LAWFUEL – The Legal Newswire – Sentinel Management Group Inc., the cash-management firm that froze client withdrawals last week, was sued by the U.S. Securities and Exchange Commission for allegedly lying to investors and misappropriating their assets.
The firm fraudulently moved at least $460 million in securities from clients’ accounts into its own and misused customers’ holdings as collateral to obtain a $321 million line of credit “for its own benefit,” the SEC said in a lawsuit filed today at U.S. District Court in Chicago.
“Sentinel did not disclose to its clients its practices of commingling, transferring and misappropriating their assets, or inform them that their investment portfolios were highly leveraged,” the SEC said in its complaint. “To the contrary, Sentinel provided its clients with daily account statements that did not reflect the improper activities.”

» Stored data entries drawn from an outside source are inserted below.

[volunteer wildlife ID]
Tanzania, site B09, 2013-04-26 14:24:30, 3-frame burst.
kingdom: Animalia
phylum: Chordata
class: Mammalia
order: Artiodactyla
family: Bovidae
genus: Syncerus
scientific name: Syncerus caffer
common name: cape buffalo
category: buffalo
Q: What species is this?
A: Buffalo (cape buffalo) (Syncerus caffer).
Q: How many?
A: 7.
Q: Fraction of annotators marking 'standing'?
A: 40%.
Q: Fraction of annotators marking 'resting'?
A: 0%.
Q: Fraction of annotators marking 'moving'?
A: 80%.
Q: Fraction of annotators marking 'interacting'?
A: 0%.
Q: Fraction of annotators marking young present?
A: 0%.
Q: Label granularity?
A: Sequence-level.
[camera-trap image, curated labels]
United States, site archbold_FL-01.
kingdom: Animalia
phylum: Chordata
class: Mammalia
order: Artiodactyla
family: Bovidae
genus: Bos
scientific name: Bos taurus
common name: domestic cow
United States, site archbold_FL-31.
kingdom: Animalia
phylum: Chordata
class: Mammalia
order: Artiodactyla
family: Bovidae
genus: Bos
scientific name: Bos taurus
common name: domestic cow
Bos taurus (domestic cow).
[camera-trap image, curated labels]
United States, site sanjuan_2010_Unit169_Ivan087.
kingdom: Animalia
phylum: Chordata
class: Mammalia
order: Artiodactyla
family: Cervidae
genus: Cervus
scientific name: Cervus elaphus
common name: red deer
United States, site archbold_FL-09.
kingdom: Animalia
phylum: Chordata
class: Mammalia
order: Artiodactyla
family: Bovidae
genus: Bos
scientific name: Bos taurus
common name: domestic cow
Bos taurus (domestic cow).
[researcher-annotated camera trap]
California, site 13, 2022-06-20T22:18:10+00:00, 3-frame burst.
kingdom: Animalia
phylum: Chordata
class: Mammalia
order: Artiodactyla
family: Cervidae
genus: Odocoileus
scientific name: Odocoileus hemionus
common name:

The case shows how the sudden tightening of credit markets in recent weeks may flush out money managers who borrowed heavily against their clients’ securities. The SEC said Sentinel’s customers suffered undisclosed losses for months before the company sent them a letter Aug. 13, claiming it couldn’t return their money without selling their assets “at deep discounts” and incurring losses. The letter falsely blamed Sentinel’s predicament on the “liquidity crisis,” the SEC said.
Caleb Castillo-Olszta, an operations associate answering phone calls at Sentinel’s office in Northbrook, Illinois, said the company is not commenting on the regulator’s case.